Chaque année, 4,5 millions de camions et remorques, dont deux tiers acheminés par ferries, traversent la Manche, le tiers restant empruntant le tunnel. Entre la sortie de l’Union européenne au 1er janvier dernier et la crise sanitaire, le trafic maritime transmanche est parvenu à se maintenir. C’est du moins ce qui ressort de l’une des dernières synthèses publiées par L’Institut Paris Région baptisée "Brexit : quels impacts sur le fret Transmanche et sur l’axe Seine ?"
Eviter la congestion
Premier acte : l’avant Brexit. Une période durant laquelle les ports français se sont préparés à de possible congestions liées aux nouvelles formalités aux frontières en mettant en place des infrastructures physiques, comme la création de zones de stationnement supplémentaires en amont des terminaux, mais aussi numériques.
De son côté, la douane française s’est positionnée sur une solution de "frontière intelligente" permettant aux opérateurs d’automatiser le passage des poids-lourds et d’anticiper les formalités avant leur arrivée au poste-frontière, évitant ainsi les files d’attente tant redoutées.

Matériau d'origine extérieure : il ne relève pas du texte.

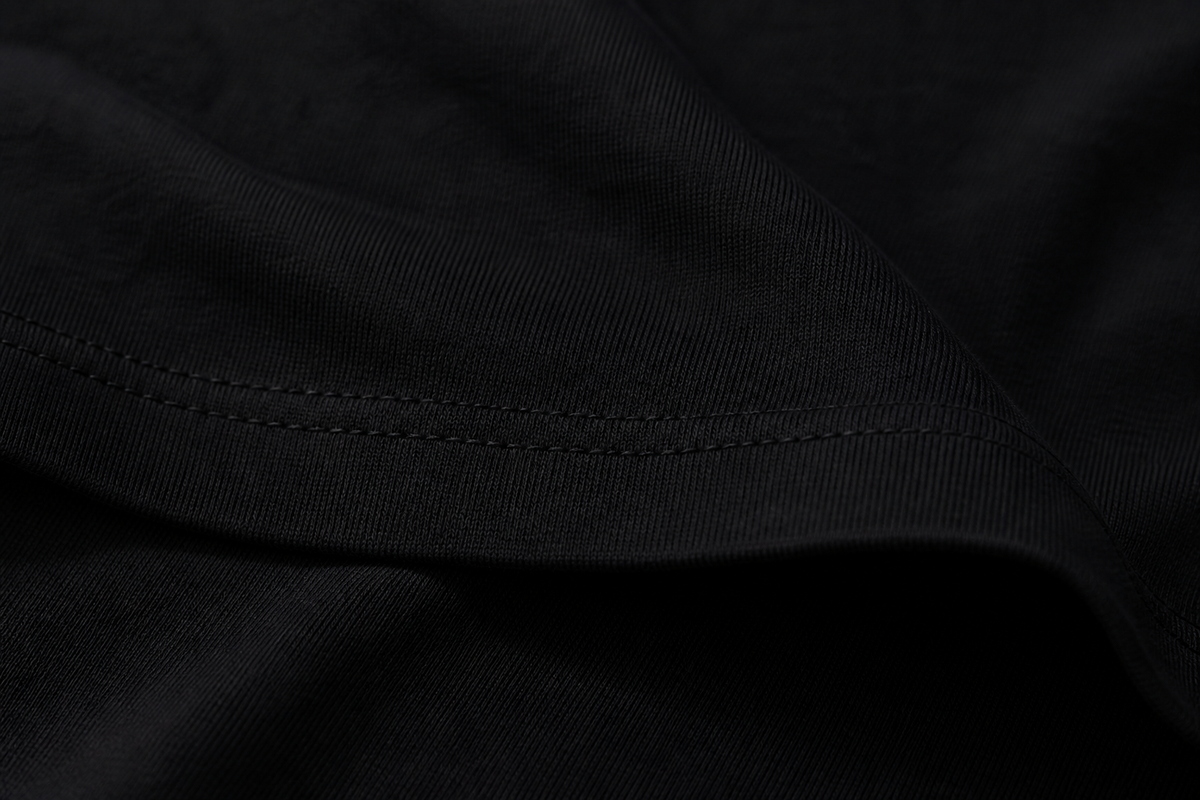 Close-up of black Dilligaf cotton fabric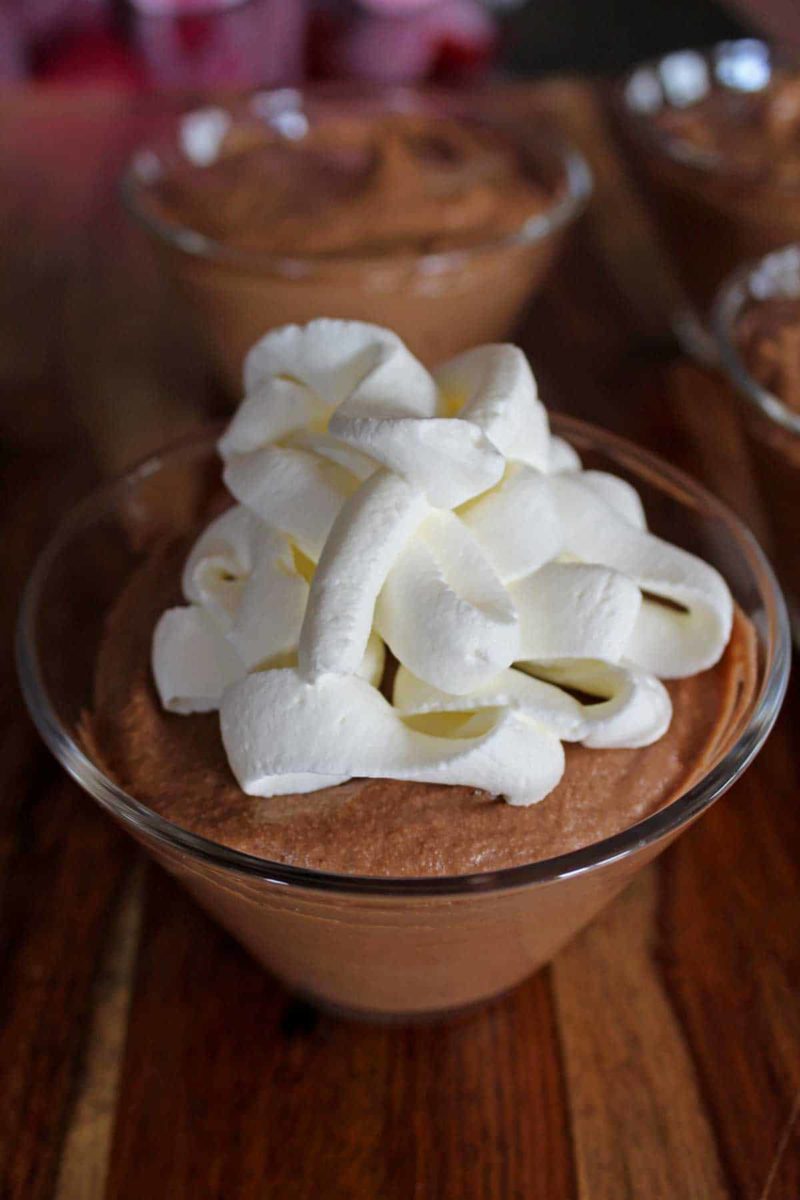 whipped cream piped on top of the mousse
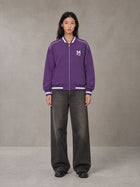 Model wearing the SM Varsity Zip Jacket in Rich Violet, front view.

Outre-Manche, les sociétés britanniques se sont livrées à un stockage massif au dernier trimestre, ce qui a réduit les trafics. Un ralentissement qui n’a pas duré puisque le trafic avait retrouvé 90 % de son niveau post-Brexit dès le mois de mai. "S’il n’y a pas de congestion à proprement parler, les chaînes logistiques se sont allongées de plusieurs jours et les nouvelles procédures ne sont pas sans impact sur les coûts de transport", rappelle l’étude.
Les armateurs adaptent leurs offres
Deuxième acte : la crise sanitaire s’en mêle. Sur le marché transmanche, cinq compagnies maritimes proposent une douzaine de lignes régulières et totalisent 60 liaisons quotidiennes. Au moment du Brexit, elles bataillent déjà pour faire face aux difficultés liées à la crise sanitaire et ont revu leur offre. Des liaisons ont été suspendues, d’autres ont vu le jour. A titre d’exemple, Brittany Ferries a suspendu les lignes Saint-Malo/Portsmouth et Cherbourg/Poole en 2020 et avait prévu trois rotations supplémentaires par semaine entre Cherbourg et Portsmouth, suspendues du fait de la fermeture de la frontière pendant plusieurs mois en raison de la pandémie. Ce n’est qu’en juin 2021 que cette liaison a été remise en service, à raison d’une rotation par semaine, principalement pour le fret.
De son côté, DFDS a lancé en janvier 2021 une troisième rotation quotidienne entre Dieppe et Newhaven, là où Irish Ferries a complété son offre, qui se composait de deux liaisons entre l’Irlande et l’Angleterre et d’une liaison entre la France et l’Irlande (Cherbourg/Dublin), par une liaison entre Calais et Douvres en juin 2021.
Cap sur l’Irlande
Troisième acte : l’Irlande tire son épingle du jeu. Son atout : permettre de ne plus transiter par la Grande-Bretagne et d’éviter ainsi les passages en douane à l’entrée et à la sortie du Royaume-Uni. Aujourd’hui, les liaisons directes semblent trouver leur marché en dépit d’un temps de trajet plus long. "Un trajet de Dublin à Dunkerque par le Royaume-Uni ne prend que 13 heures, alors que la traversée Rosslare – Dunkerque dure 24 heures", indique l’étude. Plusieurs compagnies maritimes présentes sur le transmanche se sont lancées, à l’instar de DFDS dès le 2 janvier 2021, ou Brittany Ferries, qui envisage d’ouvrir une deuxième liaison au départ du Havre vers Rosslare.
En parallèle, cette "opportunité" vers l’Irlande a également suscité l‘intérêt de nouvelles compagnies, qui ne desservait pas ce pays. Parmi elles, Containership, filiale de CMA-CGM, spécialisée dans le transport maritime de conteneurs, qui en a ouvert deux au départ de Dunkerque en novembre 2020, l’une vers Cork et l’autre vers Dublin, assurées par un navire d’une capacité de 900 conteneurs.